- **Work instructions**
Convert the records into a JSON list of strings, one string for each line and with blank lines omitted, beginning at the line that contains "What distance lies between the viewer" and ending after the line that contains "[200,167] < [89,114] < [247,33]". Include only those lines.

- **Data shown**
○ ○ ○ ○ ○ ○ ○
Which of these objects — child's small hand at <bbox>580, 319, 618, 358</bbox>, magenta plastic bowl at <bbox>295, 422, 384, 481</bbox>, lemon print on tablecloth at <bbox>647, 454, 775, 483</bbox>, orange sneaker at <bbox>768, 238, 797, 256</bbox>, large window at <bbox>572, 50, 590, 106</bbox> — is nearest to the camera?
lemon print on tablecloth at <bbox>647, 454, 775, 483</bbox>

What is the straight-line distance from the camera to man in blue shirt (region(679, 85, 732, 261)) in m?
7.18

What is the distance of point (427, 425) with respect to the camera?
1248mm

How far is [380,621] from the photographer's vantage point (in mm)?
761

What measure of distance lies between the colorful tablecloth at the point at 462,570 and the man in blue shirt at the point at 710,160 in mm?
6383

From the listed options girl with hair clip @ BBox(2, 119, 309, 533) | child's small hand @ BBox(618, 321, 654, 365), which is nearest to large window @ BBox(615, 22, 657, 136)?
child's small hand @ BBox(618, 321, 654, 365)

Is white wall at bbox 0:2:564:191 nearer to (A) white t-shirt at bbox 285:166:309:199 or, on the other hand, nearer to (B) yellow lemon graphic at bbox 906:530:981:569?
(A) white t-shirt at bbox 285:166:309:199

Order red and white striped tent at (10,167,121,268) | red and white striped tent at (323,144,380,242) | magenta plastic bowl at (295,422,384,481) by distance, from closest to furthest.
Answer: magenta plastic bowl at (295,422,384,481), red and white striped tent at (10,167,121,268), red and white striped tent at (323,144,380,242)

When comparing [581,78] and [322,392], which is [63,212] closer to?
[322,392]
○ ○ ○ ○ ○ ○ ○
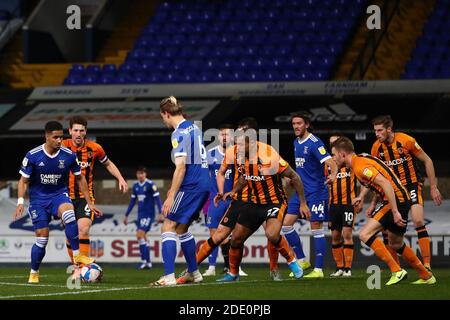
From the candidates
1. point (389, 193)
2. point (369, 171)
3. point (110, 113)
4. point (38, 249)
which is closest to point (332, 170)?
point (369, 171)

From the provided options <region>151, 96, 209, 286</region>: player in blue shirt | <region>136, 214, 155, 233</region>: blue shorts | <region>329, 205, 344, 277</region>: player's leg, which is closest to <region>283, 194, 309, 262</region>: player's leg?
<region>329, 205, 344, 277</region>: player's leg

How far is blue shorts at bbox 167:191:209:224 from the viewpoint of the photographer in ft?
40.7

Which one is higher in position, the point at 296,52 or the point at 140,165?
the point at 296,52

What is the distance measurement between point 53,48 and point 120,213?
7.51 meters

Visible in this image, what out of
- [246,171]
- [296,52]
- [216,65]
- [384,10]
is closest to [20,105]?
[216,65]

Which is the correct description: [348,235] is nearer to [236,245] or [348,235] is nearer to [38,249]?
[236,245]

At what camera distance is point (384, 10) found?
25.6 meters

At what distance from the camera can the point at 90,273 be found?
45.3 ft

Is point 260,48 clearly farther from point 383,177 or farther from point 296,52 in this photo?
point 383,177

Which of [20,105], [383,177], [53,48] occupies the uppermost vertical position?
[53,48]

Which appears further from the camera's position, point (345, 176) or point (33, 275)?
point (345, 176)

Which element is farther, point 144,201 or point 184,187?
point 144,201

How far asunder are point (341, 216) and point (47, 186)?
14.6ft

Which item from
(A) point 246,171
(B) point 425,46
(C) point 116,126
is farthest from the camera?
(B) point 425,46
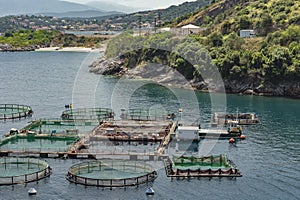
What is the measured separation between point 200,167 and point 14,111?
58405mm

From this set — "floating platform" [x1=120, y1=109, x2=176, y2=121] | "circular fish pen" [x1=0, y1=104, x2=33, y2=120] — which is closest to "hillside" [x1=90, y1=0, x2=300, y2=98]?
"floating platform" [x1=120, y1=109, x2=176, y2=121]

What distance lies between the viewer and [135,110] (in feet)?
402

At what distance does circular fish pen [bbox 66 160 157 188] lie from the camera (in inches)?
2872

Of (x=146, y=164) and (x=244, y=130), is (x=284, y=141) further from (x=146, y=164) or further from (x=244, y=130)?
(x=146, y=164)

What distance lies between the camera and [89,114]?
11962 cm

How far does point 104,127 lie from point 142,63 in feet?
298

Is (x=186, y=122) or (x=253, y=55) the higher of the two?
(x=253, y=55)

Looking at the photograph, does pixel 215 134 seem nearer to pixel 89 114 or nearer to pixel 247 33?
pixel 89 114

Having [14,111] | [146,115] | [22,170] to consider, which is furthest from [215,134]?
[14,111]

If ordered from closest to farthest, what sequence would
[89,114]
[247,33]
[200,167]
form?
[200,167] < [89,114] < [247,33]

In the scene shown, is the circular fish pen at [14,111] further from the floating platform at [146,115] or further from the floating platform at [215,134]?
○ ○ ○ ○ ○ ○ ○
- **Answer to the task**
[
  "What distance lies between the viewer and [135,110] (in feet)?",
  "402",
  "At what distance does circular fish pen [bbox 66 160 157 188] lie from the camera (in inches)?",
  "2872",
  "Of (x=146, y=164) and (x=244, y=130), is (x=284, y=141) further from (x=146, y=164) or further from (x=244, y=130)?",
  "(x=146, y=164)",
  "What distance lies between the camera and [89,114]?",
  "11962 cm",
  "How far does point 104,127 lie from point 142,63 in feet?",
  "298",
  "Is (x=186, y=122) or (x=253, y=55) the higher of the two?",
  "(x=253, y=55)",
  "Looking at the photograph, does pixel 215 134 seem nearer to pixel 89 114 or nearer to pixel 247 33?",
  "pixel 89 114",
  "Having [14,111] | [146,115] | [22,170] to consider, which is furthest from [215,134]?",
  "[14,111]",
  "If ordered from closest to farthest, what sequence would",
  "[89,114]",
  "[247,33]",
  "[200,167]",
  "form?",
  "[200,167] < [89,114] < [247,33]"
]